* BEGIN Passage shown *
A day earlier the winds that often slice through this storied icy gut dividing North America and Asia had roiled those waters; swells had blown the Brunswick—the now-listing ship from New Bedford, Massachusetts—against one of the ice floes. During the summer these chunks of ice drift northward from the Pacific to the Arctic through this fifty-mile-wide passage between Siberia’s eastern and Alaska’s western shores.
The collision stove a hole below the Brunswick’s waterline, breaching the wooden planking and the copper-alloy sheathing of her hull. Afterward the ship’s officers and crew had done their best to still the rush of seawater into the ship’s holds. But the ship’s master, Alden T. Potter, knew that, with more than a thousand miles of water between them and the nearest shipyard, he and his crew had little hope of repairing the vessel. In the meantime, all he could do was what American captains had always done in such situations: raise Old Glory upside down to signal their distress to any ships that might sail by.
This being a busy passage in a busy whaling season, nine other vessels, all flying the U.S. flag, soon lay anchored alongside the crippled Brunswick.
* END Passage shown *
Job 1: Identify every line in the entries below that contains the word "spatial", and copy each of those lines.
* BEGIN Data for this task *
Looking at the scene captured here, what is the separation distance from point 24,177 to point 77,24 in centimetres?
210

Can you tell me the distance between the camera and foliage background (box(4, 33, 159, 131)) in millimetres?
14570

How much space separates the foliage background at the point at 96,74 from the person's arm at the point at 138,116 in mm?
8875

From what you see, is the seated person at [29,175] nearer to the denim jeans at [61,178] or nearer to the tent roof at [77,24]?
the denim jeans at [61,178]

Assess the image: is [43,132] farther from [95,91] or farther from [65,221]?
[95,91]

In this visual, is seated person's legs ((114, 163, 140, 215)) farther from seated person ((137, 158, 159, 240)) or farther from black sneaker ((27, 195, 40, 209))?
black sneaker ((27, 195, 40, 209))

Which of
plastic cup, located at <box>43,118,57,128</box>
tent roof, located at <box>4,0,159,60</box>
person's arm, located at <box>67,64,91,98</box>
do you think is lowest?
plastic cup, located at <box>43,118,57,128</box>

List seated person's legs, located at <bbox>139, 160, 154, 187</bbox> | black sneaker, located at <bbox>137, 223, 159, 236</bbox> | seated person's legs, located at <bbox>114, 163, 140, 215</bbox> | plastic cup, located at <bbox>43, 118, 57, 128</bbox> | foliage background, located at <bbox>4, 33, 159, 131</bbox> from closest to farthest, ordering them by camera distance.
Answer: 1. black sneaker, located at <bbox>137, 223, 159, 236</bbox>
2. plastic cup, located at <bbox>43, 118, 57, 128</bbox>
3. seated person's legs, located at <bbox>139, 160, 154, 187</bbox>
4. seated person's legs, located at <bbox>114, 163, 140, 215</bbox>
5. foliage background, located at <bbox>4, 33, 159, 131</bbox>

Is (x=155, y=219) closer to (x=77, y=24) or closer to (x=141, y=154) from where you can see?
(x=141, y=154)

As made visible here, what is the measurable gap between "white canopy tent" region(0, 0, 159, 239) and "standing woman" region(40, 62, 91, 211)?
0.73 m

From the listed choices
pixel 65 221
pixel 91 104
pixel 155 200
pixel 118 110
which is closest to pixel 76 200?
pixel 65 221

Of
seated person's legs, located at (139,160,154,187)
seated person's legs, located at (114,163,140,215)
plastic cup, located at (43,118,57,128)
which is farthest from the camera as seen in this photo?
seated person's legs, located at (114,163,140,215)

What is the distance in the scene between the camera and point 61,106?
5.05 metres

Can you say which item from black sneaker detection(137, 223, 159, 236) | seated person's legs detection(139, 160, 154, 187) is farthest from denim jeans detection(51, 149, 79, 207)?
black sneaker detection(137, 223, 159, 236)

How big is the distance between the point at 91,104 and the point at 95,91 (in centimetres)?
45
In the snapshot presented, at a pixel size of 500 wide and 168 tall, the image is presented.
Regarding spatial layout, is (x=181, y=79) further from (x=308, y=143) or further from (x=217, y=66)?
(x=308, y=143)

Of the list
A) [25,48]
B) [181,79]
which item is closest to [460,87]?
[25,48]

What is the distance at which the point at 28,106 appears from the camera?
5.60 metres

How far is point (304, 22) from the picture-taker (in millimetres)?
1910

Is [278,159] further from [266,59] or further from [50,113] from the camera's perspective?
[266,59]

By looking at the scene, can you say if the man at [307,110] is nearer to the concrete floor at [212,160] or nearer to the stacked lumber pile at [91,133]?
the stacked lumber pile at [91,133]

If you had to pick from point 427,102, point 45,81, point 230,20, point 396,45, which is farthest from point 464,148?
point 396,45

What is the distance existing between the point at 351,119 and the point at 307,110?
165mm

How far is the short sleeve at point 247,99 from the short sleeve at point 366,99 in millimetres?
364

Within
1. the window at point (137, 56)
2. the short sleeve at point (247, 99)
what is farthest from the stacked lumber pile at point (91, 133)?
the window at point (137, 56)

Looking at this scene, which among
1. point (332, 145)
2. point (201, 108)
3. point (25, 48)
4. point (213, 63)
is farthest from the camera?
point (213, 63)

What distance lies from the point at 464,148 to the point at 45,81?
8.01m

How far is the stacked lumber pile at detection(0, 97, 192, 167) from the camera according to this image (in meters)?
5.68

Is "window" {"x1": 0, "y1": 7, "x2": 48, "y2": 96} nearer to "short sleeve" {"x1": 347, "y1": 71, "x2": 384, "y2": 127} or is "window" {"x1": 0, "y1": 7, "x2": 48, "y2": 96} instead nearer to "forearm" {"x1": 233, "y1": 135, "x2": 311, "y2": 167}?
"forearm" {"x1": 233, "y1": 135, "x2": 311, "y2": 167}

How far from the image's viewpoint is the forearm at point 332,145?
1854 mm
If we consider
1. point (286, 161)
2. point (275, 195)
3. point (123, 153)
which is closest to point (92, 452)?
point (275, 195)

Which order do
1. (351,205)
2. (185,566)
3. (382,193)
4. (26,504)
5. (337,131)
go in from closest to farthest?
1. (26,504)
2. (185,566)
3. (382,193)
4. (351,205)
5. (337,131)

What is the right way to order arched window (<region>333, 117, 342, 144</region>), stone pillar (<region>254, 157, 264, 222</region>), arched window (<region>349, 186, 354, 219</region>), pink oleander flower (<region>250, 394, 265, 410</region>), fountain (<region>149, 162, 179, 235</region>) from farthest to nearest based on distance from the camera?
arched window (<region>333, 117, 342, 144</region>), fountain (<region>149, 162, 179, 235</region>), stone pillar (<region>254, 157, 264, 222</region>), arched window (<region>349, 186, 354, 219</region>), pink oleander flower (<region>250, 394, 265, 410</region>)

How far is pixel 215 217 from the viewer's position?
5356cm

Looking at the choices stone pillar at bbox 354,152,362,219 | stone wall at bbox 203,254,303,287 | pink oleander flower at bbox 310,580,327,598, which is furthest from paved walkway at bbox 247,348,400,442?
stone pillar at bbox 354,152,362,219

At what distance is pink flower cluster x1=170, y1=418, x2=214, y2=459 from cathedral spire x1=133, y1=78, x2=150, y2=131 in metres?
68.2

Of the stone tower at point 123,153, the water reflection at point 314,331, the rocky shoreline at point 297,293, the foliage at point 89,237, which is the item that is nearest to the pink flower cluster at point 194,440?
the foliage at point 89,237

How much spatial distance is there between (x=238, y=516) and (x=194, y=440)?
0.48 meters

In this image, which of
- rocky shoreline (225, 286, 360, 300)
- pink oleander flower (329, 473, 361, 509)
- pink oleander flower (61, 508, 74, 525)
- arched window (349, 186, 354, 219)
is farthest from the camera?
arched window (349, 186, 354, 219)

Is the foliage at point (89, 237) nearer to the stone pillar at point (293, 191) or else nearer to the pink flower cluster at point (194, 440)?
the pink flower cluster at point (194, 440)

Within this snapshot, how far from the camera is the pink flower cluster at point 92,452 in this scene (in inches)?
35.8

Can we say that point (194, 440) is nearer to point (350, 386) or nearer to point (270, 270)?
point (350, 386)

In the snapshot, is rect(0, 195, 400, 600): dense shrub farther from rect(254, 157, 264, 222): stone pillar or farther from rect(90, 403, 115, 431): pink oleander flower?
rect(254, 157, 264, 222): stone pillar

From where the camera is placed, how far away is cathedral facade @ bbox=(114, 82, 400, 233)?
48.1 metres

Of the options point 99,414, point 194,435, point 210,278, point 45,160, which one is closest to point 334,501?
* END Data for this task *
Job 2: For each statement, say yes or no to whether it agrees with the passage about the Brunswick, and quote the words from that passage that settle it. (a) The Brunswick sailed from New Bedford, Massachusetts. (b) The passage between Siberia and Alaska is a hundred miles wide. (c) Nine other vessels, all flying the U.S. flag, anchored alongside the Brunswick.

Finished answer 1:
Regarding spatial layout, is (x=181, y=79) further from (x=308, y=143) or further from (x=217, y=66)?
How much spatial distance is there between (x=238, y=516) and (x=194, y=440)?

Finished answer 2:
(a) Yes: "the now-listing ship from New Bedford, Massachusetts"
(b) No: "this fifty-mile-wide passage between Siberia’s eastern and Alaska’s western shores"
(c) Yes: "nine other vessels, all flying the U.S. flag, soon lay anchored alongside the crippled Brunswick"